Friday, Dec. 16, 1966
Mr. Mac Tries Again
Beset by financial woes, California's pioneering Douglas Aircraft Co. last week was 1) negotiating with eight banks for a loan of about $100 million, some $56 million of which the company hopes to have underwritten by the Defense Department, 2) understood to be seeking $175 million more, for a total of $275 million in financing, and 3) taking evasive action from what appears to be a strong takeover effort by the McDonnell Co. of St. Louis.
Although such a move has been rumored for weeks, confirmation of a sizable McDonnell holding of Douglas common stock surprised both Wall Street and Washington. Until early this year, the McDonnell Co. controlled 58,726 shares in Douglas. This block of stock plus Chairman James S. McDonnell's private holdings were all that remained of McDonnell's abortive 1963 effort toward a merger of the two companies. At the time, Douglas turned "Mr. Mac" down cold.
Unloading at the Right Time. In June, McDonnell gave notice that it had sold its Douglas common during the first quarter of 1966, around the time that it reached its peak of 112, reaped a net profit of $2,600,000. But by last week, after the stock had nosedived to 30, then looped back up past 40, sources close to both companies estimated that Mr. Mac and closely associated "interests" had between them amassed 800,000 Douglas shares out of 5,200,000 outstanding. Reportedly, McDonnell himself now owns between 200,000 and 300,000--at least 20 times more than those owned by Chairman Donald W. Douglas, 74, and President Donald W. Douglas Jr., 49, who also unloaded most of their Douglas common early this year. At week's end, Douglas common climbed to 46, and there was talk about an imminent tender offer that would give McDonnell undisputed control.

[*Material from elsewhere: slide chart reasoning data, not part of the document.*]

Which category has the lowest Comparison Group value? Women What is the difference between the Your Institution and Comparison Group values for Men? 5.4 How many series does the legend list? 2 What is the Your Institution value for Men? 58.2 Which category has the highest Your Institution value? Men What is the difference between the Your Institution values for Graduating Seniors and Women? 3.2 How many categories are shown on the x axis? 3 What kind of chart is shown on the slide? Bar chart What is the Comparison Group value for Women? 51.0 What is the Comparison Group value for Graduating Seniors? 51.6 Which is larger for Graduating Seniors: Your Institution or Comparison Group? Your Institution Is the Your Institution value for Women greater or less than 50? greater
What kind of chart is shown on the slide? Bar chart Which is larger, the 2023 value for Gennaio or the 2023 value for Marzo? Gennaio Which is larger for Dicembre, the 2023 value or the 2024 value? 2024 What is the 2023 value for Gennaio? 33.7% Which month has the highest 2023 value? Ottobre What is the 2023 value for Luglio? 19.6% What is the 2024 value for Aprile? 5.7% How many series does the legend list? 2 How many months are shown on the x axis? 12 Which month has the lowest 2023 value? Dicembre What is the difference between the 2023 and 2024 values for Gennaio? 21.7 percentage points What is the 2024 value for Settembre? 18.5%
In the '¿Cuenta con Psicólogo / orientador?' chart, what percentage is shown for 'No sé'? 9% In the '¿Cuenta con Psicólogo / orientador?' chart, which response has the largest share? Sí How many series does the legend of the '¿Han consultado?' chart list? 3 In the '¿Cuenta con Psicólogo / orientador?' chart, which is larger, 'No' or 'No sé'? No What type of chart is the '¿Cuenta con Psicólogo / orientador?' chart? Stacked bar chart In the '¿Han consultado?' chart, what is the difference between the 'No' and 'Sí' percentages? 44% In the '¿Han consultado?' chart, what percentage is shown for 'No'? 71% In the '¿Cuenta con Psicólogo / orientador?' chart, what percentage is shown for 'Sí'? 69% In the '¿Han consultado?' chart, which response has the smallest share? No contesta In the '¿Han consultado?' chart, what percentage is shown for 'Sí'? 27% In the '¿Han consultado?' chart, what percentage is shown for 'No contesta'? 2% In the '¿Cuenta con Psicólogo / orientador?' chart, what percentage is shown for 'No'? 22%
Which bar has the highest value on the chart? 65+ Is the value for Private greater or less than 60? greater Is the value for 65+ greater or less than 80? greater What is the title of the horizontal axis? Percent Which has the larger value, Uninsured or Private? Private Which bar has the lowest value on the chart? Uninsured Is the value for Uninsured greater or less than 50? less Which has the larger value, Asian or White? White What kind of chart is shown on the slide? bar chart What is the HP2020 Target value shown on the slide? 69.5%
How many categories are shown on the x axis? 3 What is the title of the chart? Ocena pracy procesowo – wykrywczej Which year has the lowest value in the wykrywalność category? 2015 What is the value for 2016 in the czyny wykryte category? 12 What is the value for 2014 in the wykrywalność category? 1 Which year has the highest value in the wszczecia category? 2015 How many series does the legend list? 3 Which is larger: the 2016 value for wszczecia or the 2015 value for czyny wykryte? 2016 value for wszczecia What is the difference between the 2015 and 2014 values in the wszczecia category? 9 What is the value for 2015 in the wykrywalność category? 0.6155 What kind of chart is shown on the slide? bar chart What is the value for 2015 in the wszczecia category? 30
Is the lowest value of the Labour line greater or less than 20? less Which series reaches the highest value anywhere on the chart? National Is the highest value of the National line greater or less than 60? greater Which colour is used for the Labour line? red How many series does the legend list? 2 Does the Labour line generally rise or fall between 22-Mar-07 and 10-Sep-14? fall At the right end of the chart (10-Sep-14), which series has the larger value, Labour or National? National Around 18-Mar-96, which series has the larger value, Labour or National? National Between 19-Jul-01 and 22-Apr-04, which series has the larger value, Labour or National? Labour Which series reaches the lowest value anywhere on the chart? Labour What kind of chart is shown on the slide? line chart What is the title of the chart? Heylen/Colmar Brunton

Cowling-Deep in Red Ink. A merger at this time, some observers feel, might be the best thing that could happen to Douglas. Ironically, nothing has failed the company so much as success. Swamped with a $3 billion backlog of orders, Douglas has burned up its financial resources attempting to accelerate production. In September, the company reported nine-month losses of $16.4 million. And despite a record November output of twelve commercial jet transports worth $38 million, Douglas is four months behind in its delivery dates, slipping further because of continuing shortages of skilled aircraft workers and a lag in deliveries of jet engines and other items from outside suppliers. The marriage Mr. Mac pines for would neatly couple Douglas' essentially commercial output with a McDonnell product line that is mostly military, under a McDonnell management team that is highly regarded throughout the industry.